Dhar (Madhya Pradesh) Nov. 18: The bite was lacking, and so was the crowd.

Gujarat chief minister Narendra Modi began his hyped campaign tour of the Malwa region from a carefully chosen venue — in front of the controversial Bhojshala — but failed to pack a punch. The modest crowd hardly seemed interested in hearing the “Hindu Hriday Samrat” harp on bad roads, the power crisis and lack of development.

The only cheers the BJP’s star campaigner got was for demanding that a Saraswati idol, currently in London, be brought back to Bhojshala, which Muslims consider a mosque and Hindus an 11th century temple-cum-learning centre.

In February, there were violent clashes over claims to Bhojshala resulting in two deaths. Upbeat BJP leaders have been claiming privately that the “communal polarisation” would benefit them in a region that sends 65 MLAs to the 230-member House. At present, the Congress has 48 MLAs from the region.

On the face of it, the BJP is focusing on development and Modi’s speech was testimony to it. But a closer look indicates otherwise. Modi associate Madhu Srivastva, the controversial MLA accused of threatening Best Bakery case witness Zahira Sheikh, is camping in the region, coordinating with the state RSS, the Hindu Jagran Manch and the Vishwa Hindu Parishad. Asked to comment on Srivastva’s presence, Modi snapped: “The Congress can field Zahira if they wish to.”

The BJP’s game plan is two-pronged. It has instructed leaders like Modi to keep talking about development and try to nail Digvijay on the lack of it, but on the ground, Hindutva issues are being alive with active support from Sangh outfits.

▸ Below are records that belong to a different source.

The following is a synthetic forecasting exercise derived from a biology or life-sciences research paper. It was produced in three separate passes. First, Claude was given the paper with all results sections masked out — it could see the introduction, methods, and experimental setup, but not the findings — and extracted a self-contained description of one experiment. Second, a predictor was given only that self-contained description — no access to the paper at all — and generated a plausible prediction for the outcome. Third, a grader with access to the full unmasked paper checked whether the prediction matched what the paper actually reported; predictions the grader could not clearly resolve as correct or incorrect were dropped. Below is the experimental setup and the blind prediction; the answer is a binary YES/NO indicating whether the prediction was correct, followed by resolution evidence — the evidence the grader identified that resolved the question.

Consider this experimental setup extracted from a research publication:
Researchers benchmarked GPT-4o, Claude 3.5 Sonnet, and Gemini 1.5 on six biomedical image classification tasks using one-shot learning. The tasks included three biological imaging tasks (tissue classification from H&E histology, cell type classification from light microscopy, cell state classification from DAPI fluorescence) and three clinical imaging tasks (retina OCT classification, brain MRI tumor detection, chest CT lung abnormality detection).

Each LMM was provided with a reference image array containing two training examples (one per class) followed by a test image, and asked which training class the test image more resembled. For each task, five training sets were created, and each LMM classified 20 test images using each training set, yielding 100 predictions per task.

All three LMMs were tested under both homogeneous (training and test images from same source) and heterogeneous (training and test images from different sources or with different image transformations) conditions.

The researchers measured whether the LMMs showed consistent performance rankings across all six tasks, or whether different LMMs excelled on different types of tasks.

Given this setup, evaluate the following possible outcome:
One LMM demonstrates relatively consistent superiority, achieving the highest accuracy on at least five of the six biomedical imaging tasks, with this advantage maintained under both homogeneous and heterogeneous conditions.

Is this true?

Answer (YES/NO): YES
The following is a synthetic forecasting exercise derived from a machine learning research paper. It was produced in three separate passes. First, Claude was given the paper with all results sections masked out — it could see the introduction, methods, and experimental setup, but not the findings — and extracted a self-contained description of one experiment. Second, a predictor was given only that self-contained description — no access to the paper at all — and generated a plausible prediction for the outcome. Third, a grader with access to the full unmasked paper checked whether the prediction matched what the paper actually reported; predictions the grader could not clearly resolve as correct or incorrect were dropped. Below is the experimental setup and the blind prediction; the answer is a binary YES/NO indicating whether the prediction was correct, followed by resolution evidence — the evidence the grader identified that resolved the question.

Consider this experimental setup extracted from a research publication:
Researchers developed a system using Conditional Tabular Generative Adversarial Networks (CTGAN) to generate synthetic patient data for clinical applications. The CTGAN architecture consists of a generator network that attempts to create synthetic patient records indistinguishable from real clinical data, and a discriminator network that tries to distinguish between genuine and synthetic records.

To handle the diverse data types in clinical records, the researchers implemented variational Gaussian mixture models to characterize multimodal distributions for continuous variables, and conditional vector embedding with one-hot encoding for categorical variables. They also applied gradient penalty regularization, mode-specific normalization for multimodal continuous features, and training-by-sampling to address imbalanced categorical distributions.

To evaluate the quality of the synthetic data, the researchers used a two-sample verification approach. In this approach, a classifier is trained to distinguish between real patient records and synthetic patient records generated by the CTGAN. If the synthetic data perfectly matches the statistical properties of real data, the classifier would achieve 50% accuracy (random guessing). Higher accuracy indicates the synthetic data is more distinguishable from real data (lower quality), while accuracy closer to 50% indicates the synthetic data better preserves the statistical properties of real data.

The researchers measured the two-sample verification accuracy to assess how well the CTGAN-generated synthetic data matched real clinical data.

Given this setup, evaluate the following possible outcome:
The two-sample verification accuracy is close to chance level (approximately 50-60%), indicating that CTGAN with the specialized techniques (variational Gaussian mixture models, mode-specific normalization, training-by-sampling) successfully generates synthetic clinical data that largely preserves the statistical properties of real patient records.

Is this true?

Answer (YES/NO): YES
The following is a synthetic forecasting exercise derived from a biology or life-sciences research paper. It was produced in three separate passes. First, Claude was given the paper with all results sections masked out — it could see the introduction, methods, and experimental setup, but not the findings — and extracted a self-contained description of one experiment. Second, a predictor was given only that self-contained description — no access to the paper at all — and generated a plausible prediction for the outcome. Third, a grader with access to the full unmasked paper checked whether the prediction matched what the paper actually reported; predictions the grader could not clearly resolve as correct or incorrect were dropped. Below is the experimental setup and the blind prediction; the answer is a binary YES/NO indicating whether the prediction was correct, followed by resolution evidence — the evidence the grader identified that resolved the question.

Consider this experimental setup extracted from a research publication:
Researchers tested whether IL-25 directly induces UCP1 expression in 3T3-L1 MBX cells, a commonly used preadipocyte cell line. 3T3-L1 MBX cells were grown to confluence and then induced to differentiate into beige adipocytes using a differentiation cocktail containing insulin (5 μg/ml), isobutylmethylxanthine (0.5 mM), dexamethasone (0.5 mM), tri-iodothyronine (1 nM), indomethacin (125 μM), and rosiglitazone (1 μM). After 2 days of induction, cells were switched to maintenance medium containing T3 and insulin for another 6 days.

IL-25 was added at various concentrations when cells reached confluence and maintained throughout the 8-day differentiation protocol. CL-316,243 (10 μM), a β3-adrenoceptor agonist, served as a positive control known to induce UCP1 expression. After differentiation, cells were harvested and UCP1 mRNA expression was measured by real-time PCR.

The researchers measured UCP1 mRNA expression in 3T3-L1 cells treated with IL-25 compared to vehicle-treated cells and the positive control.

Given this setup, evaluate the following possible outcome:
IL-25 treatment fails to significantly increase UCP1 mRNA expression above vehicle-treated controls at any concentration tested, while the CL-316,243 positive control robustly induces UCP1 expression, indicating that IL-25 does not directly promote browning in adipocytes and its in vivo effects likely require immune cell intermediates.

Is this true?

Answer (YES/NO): YES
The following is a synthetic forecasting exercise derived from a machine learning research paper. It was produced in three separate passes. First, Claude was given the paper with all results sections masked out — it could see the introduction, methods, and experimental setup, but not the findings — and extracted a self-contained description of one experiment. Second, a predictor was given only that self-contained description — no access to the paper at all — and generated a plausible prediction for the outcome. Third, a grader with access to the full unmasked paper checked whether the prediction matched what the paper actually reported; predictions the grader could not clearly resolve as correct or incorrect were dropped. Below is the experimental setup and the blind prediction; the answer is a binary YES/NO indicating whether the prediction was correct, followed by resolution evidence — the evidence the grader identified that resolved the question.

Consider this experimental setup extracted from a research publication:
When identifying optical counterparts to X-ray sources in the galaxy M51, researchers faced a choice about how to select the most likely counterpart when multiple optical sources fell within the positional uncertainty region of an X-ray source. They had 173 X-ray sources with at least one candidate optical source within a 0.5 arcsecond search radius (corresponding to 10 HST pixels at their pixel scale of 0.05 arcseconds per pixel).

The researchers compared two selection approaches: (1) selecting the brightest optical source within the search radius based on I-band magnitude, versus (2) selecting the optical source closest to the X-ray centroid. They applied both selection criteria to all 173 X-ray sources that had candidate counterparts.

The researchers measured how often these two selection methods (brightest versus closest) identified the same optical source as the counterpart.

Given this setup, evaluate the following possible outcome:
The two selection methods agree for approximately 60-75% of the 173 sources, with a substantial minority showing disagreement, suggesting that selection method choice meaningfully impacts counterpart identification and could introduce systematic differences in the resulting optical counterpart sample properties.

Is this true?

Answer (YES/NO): YES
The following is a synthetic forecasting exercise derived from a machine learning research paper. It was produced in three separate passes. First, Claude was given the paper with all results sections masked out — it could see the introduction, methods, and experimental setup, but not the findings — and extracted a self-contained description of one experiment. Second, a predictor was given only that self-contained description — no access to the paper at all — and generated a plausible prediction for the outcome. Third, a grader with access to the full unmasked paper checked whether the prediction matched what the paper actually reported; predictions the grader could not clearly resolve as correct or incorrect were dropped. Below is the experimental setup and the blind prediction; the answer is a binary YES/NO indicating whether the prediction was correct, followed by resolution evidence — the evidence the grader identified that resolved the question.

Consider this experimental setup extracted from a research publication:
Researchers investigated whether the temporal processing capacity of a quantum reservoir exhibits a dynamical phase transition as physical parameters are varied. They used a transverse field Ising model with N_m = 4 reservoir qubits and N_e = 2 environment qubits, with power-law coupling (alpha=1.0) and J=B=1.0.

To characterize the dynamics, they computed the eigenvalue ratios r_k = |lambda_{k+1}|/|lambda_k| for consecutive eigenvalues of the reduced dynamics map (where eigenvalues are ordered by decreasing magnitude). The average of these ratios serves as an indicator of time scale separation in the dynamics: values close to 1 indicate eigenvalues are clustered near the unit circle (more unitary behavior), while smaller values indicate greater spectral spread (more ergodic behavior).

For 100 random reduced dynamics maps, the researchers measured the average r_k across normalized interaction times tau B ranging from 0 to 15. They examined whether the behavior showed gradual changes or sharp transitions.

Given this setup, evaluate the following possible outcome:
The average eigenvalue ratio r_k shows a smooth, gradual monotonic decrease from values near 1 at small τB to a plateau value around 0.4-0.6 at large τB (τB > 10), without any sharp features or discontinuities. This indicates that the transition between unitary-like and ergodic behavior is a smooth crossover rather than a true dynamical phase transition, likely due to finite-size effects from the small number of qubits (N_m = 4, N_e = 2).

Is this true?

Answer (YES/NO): NO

The Gujarat chief minister acknowledged the strategy when, at a news conference before the rally, he sought to establish a link between the Hindutva plank and development, saying they are inseparable like “kameez and pyjama”.

In Madhya Pradesh, the entire campaign is being handled by the state RSS. Apart from mobilising support for BJP nominees, the RSS’ prime task is to use its influence to keep the perennial factionalism in a tight leash.

Referring to Digvijay as “Diggybabu,” Modi showcased his government’s achievements, challenging Digvijay to match him in providing employment to 100,000 unemployed youth in two years. “He has not been able to do that in 10 years,” Modi said.

He claimed that if the Madhya Pradesh government had cooperated, 1500 mw power could have been generated from the Sardar Sarovar project.

Modi said it is a pity that the state continued to face acute water shortage though the Narmada passes through several villages and towns of the state. “Look at us. We got Narmada water to Kutch, 900 kilometres away,” he said.

Straying from development, Modi mocked Digvijay for claiming he could prevent riots. “When I meet him, I would definitely like to know how he could prevent riots. I think a person can only do that if he has prior knowledge of the designs (of troublemakers) and has strong links to determine the time and duration of riots.”